Werkopdracht 1 = Welke filosoof wordt in het fragment over wanen genoemd als degene die het Duitse werkwoord wähnen als voorbeeld gebruikte?
Werkopdracht 2 = Haal uit het fragment over wanen letterlijk de passage die begint bij "En als voorbeeld" en doorloopt tot en met "andere dingen bezig.".

Aangeleverd fragment =
——

Roberts en Özyıldız gaan kort in op het Duitse werkwoord wähnen omdat de negentiende-eeuwse filosoof Frege dat ooit heeft genoemd als een voorbeeld van een werkwoord dat precies dit betekent. We hebben natuurlijk een equivalent in het Nederlands, wanen. Het WNT geeft als definitie 5 van dat werkwoord:
Ten onrechte meenen, de onjuiste meening hebben (dat). (De meening is gebaseerd op een onzeker of geen bewijs en op een daardoor foutieve interpretatie van de werkelijkheid of van waargenomen feiten)
En als voorbeeld onder andere dit fraaie citaat van Virginie Loveling:
Daar de mensch immer waant, dat de gedachten van anderen slechts met hem bezig zijn
De mens denkt dat de gedachten van anderen slechts met hem bezig zijn; maar die gedachten zijn ook met heel andere dingen bezig.

——

Records =
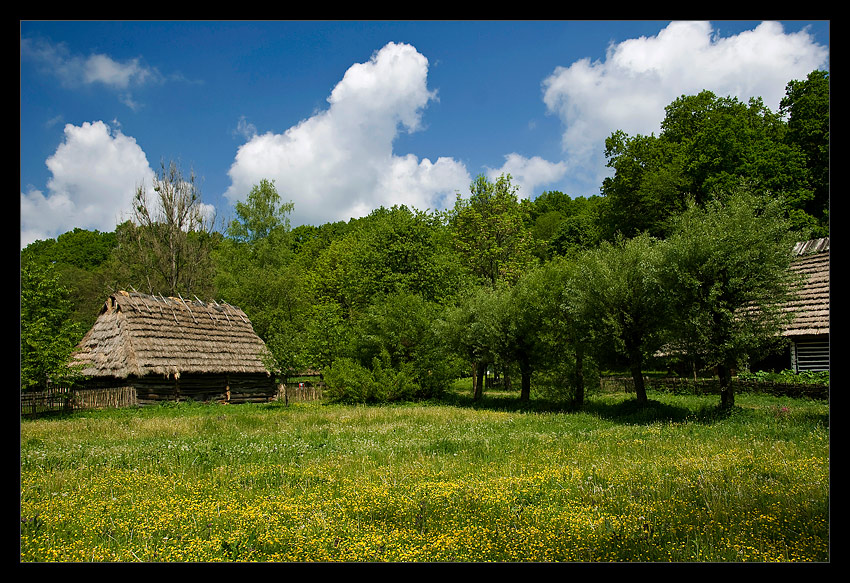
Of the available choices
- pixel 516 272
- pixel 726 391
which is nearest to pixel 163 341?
pixel 516 272

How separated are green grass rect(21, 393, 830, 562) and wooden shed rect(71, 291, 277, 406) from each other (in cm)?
1690

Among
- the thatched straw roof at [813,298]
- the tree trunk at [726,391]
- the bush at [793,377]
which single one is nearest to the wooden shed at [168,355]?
the tree trunk at [726,391]

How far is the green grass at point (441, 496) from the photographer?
16.2ft

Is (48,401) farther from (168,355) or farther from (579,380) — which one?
(579,380)

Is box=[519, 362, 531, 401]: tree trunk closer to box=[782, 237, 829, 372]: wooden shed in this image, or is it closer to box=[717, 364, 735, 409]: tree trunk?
box=[717, 364, 735, 409]: tree trunk

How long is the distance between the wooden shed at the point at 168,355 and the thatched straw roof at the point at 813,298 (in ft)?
96.7

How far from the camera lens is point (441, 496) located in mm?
6746

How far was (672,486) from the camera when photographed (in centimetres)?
705

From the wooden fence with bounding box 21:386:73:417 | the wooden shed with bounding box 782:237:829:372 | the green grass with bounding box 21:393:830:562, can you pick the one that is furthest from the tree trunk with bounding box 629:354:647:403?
the wooden fence with bounding box 21:386:73:417

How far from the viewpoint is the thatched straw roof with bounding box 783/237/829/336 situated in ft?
80.6

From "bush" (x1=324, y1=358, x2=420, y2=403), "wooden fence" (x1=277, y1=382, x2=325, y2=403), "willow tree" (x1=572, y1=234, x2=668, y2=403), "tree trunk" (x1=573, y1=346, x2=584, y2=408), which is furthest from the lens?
"wooden fence" (x1=277, y1=382, x2=325, y2=403)

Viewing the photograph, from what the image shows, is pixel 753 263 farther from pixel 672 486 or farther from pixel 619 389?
pixel 619 389

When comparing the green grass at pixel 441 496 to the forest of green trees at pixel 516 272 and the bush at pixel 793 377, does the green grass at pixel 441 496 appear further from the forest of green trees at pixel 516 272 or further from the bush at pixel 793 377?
the bush at pixel 793 377

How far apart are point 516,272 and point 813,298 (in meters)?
17.8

——

Antwoord 1 = De negentiende-eeuwse filosoof Frege.

Antwoord 2 =
En als voorbeeld onder andere dit fraaie citaat van Virginie Loveling:
Daar de mensch immer waant, dat de gedachten van anderen slechts met hem bezig zijn
De mens denkt dat de gedachten van anderen slechts met hem bezig zijn; maar die gedachten zijn ook met heel andere dingen bezig.